However, to separate Category from movie titles, this RegEx doesn’t work:

data['Category']=data['Movie Titles/Category/Rating'].str.extract('((\s[A-Z]{1,2}-\d{1,2})|(\s[A-Z]{4}$))', expand = True)

Since the uppercase letter pattern is present in the middle of the third cell as well (EXPL and I only want to separate FEAR into a separate column), the regex pattern ‘\s[A-Z]{4}$’ is not working. Is there a way to indicate in the RegEx pattern that I only want the uppercase text in the end of the table cell to separate (FEAR) and not the middle (EXPL)?

>Solution :

You can use

import pandas as pd

df = pd.DataFrame({'Movie Titles/Category/Rating':['Wolf of Wall Street A-13 x 9','Django Unchained IMDB x 8','The EXPL Haunted House FEAR x 7','Silver Lining DC-23 x 8']})

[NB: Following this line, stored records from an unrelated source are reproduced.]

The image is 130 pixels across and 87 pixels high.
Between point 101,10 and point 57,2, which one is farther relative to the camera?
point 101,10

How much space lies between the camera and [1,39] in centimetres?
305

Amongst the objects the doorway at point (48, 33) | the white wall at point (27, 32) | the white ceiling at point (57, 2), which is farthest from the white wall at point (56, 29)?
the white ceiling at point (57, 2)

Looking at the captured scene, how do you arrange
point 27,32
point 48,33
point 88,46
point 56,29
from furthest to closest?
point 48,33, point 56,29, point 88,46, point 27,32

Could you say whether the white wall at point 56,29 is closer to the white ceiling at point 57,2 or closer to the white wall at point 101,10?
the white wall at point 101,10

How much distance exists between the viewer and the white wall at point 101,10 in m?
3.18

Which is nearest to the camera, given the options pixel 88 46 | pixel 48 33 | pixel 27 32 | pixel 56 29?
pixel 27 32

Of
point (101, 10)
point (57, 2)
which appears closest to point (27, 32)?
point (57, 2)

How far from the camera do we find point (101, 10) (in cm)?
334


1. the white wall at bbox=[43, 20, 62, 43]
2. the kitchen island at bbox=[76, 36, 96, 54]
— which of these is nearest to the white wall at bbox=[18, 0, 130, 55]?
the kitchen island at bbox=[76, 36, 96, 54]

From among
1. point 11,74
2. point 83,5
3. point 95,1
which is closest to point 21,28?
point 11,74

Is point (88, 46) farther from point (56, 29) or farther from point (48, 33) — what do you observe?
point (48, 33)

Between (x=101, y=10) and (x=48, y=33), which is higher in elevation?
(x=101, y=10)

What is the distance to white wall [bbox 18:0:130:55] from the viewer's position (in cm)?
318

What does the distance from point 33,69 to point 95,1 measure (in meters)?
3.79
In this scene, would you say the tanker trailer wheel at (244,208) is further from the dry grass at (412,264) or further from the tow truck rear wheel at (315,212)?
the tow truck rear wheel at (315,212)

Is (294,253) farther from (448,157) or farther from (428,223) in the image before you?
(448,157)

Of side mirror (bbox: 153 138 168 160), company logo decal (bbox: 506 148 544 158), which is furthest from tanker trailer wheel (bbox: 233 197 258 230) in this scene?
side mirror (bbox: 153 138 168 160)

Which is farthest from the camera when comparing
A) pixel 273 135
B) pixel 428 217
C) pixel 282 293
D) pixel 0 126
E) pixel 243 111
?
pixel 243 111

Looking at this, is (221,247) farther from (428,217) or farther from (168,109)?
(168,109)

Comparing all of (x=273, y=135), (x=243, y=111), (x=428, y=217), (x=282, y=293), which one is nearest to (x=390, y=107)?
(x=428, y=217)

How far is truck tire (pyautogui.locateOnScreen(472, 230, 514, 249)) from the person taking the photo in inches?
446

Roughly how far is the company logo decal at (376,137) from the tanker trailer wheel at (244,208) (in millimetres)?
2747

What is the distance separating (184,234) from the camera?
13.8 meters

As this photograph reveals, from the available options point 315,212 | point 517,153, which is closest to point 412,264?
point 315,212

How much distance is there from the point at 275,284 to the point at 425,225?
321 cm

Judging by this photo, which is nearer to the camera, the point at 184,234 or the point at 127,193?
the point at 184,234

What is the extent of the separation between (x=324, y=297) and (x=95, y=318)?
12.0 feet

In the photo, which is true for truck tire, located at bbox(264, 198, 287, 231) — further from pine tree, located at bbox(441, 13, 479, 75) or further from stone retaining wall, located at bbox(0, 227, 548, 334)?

df2 = df['Movie Titles/Category/Rating'].str.extract(r'^(?P<Movie>.*?)\s+(?P<Category>\S+)\s+x\s+(?P<Rating>\d+)$', expand=True)

See the regex demo.

Details:

^ – start of string
(?P<Movie>.*?) – Group (Column) "Movie": any zero or more chars other than line break chars, as few as possible
\s+ – one or more whitespaces
(?P<Category>\S+) – Group "Category": one or more non-whitespace chars
\s+x\s+ – x enclosed with one or more whitespaces
(?P<Rating>\d+) – Group "Rating": one or more digits
$ – end of string.